### What the exercise asks
Write out exactly the lines of the entries below from the one holding "HÀNG CHÍNH HÃNG" to the one holding "а) роль государства", inclusive, and leave out all other lines.

### Data for analysis

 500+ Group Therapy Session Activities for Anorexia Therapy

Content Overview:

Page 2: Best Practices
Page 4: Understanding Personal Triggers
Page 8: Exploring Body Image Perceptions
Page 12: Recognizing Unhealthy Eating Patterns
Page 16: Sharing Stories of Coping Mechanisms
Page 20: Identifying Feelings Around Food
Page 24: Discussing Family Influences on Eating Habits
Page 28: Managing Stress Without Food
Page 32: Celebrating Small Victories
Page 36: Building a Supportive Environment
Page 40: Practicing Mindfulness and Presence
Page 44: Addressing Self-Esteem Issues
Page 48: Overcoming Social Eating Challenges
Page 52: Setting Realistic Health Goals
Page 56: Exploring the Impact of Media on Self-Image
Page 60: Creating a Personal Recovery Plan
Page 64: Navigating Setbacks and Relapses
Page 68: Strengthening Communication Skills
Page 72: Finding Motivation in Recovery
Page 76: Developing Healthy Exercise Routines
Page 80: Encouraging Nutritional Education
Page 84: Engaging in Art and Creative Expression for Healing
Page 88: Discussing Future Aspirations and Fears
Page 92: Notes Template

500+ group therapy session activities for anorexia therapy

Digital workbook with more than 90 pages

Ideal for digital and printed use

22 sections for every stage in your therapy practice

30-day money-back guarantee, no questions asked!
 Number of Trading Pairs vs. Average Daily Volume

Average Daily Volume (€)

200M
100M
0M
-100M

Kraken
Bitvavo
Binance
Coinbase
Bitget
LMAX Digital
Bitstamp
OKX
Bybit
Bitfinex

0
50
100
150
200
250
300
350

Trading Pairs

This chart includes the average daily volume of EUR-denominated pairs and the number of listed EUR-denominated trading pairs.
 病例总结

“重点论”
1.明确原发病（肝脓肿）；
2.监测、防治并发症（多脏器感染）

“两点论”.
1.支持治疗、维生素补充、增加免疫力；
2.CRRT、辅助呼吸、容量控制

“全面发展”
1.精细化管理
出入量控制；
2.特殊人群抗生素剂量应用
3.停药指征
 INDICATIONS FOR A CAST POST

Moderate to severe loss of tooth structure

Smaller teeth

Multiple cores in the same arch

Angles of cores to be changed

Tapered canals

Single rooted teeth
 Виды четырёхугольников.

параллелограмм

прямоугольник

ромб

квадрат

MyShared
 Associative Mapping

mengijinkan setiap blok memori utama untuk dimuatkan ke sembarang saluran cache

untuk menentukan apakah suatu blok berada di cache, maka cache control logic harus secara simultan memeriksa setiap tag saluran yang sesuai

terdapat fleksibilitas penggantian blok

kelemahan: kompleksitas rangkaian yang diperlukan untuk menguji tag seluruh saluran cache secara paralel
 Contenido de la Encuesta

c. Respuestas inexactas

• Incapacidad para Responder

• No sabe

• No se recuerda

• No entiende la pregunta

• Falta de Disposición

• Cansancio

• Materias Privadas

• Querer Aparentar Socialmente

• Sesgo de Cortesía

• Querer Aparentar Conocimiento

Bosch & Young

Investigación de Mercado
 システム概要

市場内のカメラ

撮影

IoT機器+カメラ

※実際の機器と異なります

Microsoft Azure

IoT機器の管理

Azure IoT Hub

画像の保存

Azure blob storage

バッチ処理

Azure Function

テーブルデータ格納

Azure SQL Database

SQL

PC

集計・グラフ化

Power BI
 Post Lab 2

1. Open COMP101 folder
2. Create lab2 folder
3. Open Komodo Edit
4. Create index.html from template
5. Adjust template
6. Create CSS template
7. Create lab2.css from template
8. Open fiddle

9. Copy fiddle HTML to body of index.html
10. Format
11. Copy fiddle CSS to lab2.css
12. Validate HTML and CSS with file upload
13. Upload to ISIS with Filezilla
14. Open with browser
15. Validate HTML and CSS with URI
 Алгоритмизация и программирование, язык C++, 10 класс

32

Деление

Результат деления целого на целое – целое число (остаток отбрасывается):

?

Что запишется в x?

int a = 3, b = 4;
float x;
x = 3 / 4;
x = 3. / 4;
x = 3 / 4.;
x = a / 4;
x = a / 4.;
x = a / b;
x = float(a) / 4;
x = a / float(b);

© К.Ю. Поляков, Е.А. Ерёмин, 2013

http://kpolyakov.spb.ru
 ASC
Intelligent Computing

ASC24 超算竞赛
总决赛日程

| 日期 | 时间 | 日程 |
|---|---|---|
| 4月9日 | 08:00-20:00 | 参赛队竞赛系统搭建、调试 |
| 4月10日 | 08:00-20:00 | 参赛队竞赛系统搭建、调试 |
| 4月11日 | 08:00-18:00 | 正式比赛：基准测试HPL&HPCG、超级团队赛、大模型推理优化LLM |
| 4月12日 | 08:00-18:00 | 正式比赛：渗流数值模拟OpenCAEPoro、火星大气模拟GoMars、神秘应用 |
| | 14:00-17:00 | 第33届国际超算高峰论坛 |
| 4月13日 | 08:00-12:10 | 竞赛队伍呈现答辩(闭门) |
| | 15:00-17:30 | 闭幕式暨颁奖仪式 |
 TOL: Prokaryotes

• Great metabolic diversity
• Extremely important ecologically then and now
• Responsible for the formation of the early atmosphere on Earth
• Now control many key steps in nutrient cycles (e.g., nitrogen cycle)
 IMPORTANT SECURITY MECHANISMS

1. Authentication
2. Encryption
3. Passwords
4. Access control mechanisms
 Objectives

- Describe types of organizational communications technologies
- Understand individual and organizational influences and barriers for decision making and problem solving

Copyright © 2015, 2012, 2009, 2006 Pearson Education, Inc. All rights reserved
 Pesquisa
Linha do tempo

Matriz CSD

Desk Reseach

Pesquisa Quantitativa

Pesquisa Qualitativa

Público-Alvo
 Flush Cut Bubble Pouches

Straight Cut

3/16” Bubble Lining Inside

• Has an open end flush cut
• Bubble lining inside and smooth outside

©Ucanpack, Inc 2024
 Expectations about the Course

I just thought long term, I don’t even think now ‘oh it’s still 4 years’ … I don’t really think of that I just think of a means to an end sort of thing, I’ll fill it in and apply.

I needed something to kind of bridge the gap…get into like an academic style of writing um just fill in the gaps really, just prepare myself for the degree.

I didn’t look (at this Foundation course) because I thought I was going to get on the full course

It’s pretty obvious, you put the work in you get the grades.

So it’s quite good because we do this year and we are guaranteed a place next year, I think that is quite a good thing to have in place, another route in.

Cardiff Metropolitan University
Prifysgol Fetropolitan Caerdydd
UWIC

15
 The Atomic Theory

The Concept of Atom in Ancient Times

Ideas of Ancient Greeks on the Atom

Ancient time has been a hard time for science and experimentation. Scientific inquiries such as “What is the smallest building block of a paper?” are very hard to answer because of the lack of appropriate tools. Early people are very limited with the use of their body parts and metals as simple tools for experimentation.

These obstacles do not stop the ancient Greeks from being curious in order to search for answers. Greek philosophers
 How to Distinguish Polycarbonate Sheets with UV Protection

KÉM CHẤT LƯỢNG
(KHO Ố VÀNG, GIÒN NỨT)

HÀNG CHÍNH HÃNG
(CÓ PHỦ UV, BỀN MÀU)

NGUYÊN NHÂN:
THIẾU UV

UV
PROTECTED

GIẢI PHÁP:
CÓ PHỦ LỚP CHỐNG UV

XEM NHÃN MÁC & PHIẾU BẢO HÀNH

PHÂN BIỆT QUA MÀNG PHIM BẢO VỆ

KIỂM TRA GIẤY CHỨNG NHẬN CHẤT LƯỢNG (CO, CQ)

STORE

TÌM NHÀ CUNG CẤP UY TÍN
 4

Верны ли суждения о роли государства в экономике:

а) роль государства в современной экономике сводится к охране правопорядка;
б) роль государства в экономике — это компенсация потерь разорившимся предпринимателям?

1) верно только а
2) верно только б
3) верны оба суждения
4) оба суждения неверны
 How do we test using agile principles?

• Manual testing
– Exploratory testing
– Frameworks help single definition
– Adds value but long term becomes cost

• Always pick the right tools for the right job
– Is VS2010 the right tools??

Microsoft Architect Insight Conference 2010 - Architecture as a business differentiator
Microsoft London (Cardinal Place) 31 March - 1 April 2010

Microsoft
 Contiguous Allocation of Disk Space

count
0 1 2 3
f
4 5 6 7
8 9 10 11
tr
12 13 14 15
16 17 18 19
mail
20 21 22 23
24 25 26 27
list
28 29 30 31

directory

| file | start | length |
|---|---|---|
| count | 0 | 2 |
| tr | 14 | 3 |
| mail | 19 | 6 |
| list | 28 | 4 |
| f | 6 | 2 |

### Result for this exercise
HÀNG CHÍNH HÃNG
(CÓ PHỦ UV, BỀN MÀU)

NGUYÊN NHÂN:
THIẾU UV

UV
PROTECTED

GIẢI PHÁP:
CÓ PHỦ LỚP CHỐNG UV

XEM NHÃN MÁC & PHIẾU BẢO HÀNH

PHÂN BIỆT QUA MÀNG PHIM BẢO VỆ

KIỂM TRA GIẤY CHỨNG NHẬN CHẤT LƯỢNG (CO, CQ)

STORE

TÌM NHÀ CUNG CẤP UY TÍN
 4

Верны ли суждения о роли государства в экономике:

а) роль государства в современной экономике сводится к охране правопорядка;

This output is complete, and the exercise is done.